## EXPLORE THE MATERIAL
a. In the passage on adding to and taking from Scripture, what does the writer say is literally between the lines?
b. Transcribe the stretch of the passage on adding to and taking from Scripture from "As we travel" through "get our drift.".

## SUPPLIED PASSAGE
== Segment start ==
‘Add To or Take Away’ what from what?
As we travel down the road of our faith walk, there are many questions that present themselves along the way that may not seem to have a cut-and-dried, ‘chapter and verse’ answer. And yet, as we study the Scriptures under the tutelage of the Holy Spirit, things can become clear under the light of His presence and the dots begin to ‘connect themselves’. No, we are not advocating ‘reading between the lines’. For since there is literally nothing ‘between the lines’ but blank space, that leaves the door open for just about anything to wander in, if you get our drift.
One set of questions that comes up from time to time falls under the heading of ‘Adding to and taking from’. But adding to or taking away what from what? That might not sound like good grammar, but it’s a legitimate question. Is it ok to observe celebrations that are not commanded in Scripture? Is it a sin to observe Purim? What about Channukah? Is 4th of July and Thanksgiving evil? What about the secular ‘new year’? If you’re married, ignoring a birthday or anniversary could possibly cause bodily harm. And what about Mother’s Day or Father’s Day? Are they a violation of The Word? And of course, the biggie, is it wrong to worship on Sunday? So what CAN I do and what ACTUALLY constitutes, from a Biblically contextual perspective, ‘adding to and taking from’? Well, let’s look at What The Word Says.
== Segment end ==
## DATA RECORDS
== Segment start ==
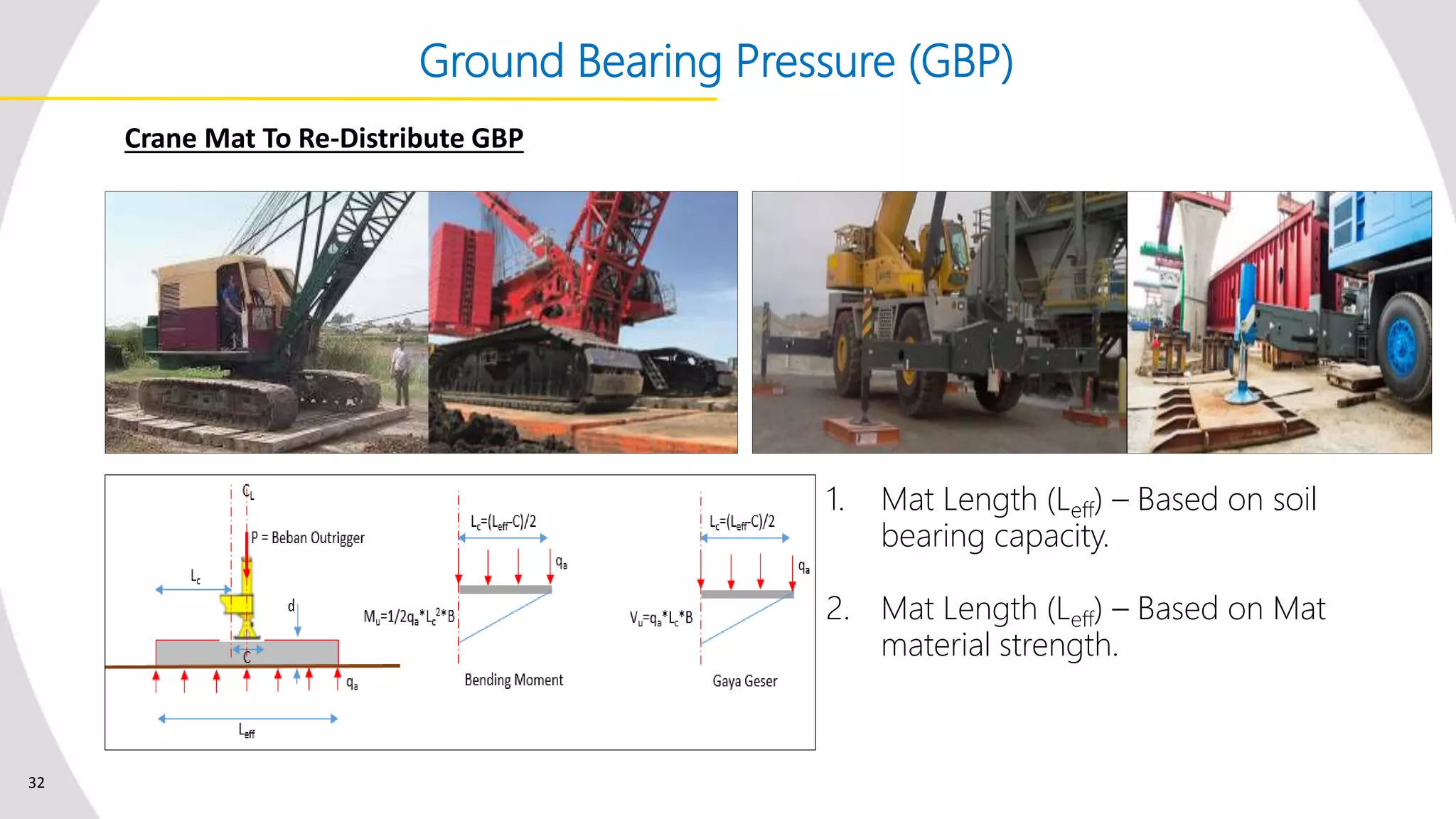 Ground Bearing Pressure (GBP)

Crane Mat To Re-Distribute GBP

$C_L$

P = Beban Outrigger

$L_c$

d

C

$q_a$

$L_{eff}$

$L_c=(L_{eff}-C)/2$

$q_a$

$M_u=1/2q_a*L_c^2*B$

Bending Moment

$L_c=(L_{eff}-C)/2$

$q_a$

$V_u=q_a*L_c*B$

Gaya Geser

1. Mat Length ($L_{eff}$) – Based on soil bearing capacity.

2. Mat Length ($L_{eff}$) – Based on Mat material strength.

32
== Segment end ==
## TASK ANSWERS
a. Nothing but blank space.

b.
As we travel down the road of our faith walk, there are many questions that present themselves along the way that may not seem to have a cut-and-dried, ‘chapter and verse’ answer. And yet, as we study the Scriptures under the tutelage of the Holy Spirit, things can become clear under the light of His presence and the dots begin to ‘connect themselves’. No, we are not advocating ‘reading between the lines’. For since there is literally nothing ‘between the lines’ but blank space, that leaves the door open for just about anything to wander in, if you get our drift.